The document appears to relate to the history of some kind of lost land or continent, known as "Ispog". It is possible that this could be identified with the fabled land of "Isspologin" mentioned in the Upanisshhads, or even the semi-sunken island of "Isopolis" mentioned in the fourth fragment of the apocryphal fifth dialogue of Archimedes; but it is impossible to be certain.

Further light was shed on the mystery one day when I was in Tokyo on a study-tour of sex-bars. As I was passing the GiantMammary FuckPub, a unique combination of traditional Irish pub and lap-dancing emporium, my attention was diverted from the fascinating semiotics of the space by an unexpected encounter between my head and the pavement. On regaining consciousness, I noticed that a fragment of paper had been dislodged from behind the gargantuan neon breasts that covered the fašade of the aforementioned salon. It contained the mysterious message, "Pogopsi was here". ith mounting excitement I realised that the latter part of the word was an exact inversion of "Ispog". What could it mean? I regret that, after fifty years of feverish searching, I have drawn a complete blank. My obsession with the lost land of Ispog has cost me my fortune, my mind, and my health. I die a broken man, but, having failed in my quest to recover the location of the lost land of Ispog, I present this manuscript to the world in the hope that someone, somewhere, may be able to shed more light on this most perplexing mystery.

The History of Ispog, by Ian Jackson, MGopsi, Pogopsi, Gopsiiiiiiiii.

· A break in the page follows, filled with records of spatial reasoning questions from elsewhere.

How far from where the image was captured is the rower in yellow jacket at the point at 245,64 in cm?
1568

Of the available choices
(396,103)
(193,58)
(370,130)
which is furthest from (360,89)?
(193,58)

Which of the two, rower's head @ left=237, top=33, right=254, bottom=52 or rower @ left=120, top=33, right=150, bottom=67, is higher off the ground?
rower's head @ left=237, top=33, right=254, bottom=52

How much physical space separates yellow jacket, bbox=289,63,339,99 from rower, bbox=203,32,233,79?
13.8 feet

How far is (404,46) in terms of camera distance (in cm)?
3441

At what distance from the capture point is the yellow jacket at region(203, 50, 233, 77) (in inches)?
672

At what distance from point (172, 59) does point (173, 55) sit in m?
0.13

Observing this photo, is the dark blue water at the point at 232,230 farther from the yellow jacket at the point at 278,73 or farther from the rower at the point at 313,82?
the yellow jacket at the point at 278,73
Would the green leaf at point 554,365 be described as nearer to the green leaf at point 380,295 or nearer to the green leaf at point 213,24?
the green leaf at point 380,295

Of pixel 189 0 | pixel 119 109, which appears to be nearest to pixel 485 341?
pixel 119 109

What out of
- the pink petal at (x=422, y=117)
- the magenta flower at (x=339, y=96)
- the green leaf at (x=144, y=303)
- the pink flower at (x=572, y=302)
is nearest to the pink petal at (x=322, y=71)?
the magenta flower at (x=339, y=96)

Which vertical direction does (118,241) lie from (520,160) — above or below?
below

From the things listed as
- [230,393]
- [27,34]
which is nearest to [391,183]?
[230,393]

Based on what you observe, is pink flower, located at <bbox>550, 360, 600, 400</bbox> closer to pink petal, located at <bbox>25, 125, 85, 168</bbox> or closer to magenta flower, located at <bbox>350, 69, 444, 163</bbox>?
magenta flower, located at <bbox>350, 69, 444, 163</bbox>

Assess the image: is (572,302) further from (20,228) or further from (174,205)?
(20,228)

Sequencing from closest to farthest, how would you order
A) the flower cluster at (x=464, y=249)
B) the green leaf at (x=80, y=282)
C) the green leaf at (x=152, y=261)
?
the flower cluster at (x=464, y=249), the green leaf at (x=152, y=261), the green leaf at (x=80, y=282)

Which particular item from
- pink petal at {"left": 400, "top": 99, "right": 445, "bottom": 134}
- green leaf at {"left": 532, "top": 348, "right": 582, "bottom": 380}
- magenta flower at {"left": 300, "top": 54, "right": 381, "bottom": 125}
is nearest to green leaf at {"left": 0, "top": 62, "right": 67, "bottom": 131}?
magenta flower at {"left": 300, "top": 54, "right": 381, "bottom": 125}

Ispog was certainly settled in Roman times, as evidenced by the discovery of a number of lengthy wooden implements, metal cheese-graters, inflatable pig-bladders, etc., which clearly suggest that the site contained a brothel.1 The existence of a layer of custard and jelly 200mm below the surface, however, implies that the building was destroyed by some strange force, once the Romans had left. I'm not sure what it was, but I'm sure that it wasn't to be trifled with.2 What happened after this catastrophe is unclear; although a passing reference in Assole's Life of Alfred might shed some light:

And in these days of woe it did betide that some people, perfectly sane and shining with virtue, did once again slide the pole. But then they got eaten by dragons.3

Or then again, may not.

Ispog is, however, mentioned in the Domesday Book.

Parish of Beaumonte. Isspogge. 3 goats, 2 hides, and a plough. Several villeins. Permeating smell of dead haddock.4

It appears that, at the Conquest, Ispog had passed from its Saxon owner into the possession of a Knorman knight, possibly John de Beaumonte, a knight renowned for his courage, savage oppression of peasants, and penchant for frilly underwear. But it was not to last.

1. F. K. Gumpthaven, "Recent Discoveries in Roman Ispog", Journal of Perfectly Sane Archaeology, VI, pp. 345-9,876.
2. Ithangew.
3. Assole, Life of Alfred, Text B, Fragment D.
4. Conqueror, William, Domesday Book (London and Bayeux, Norman University Press, 1066), pp. 26-7.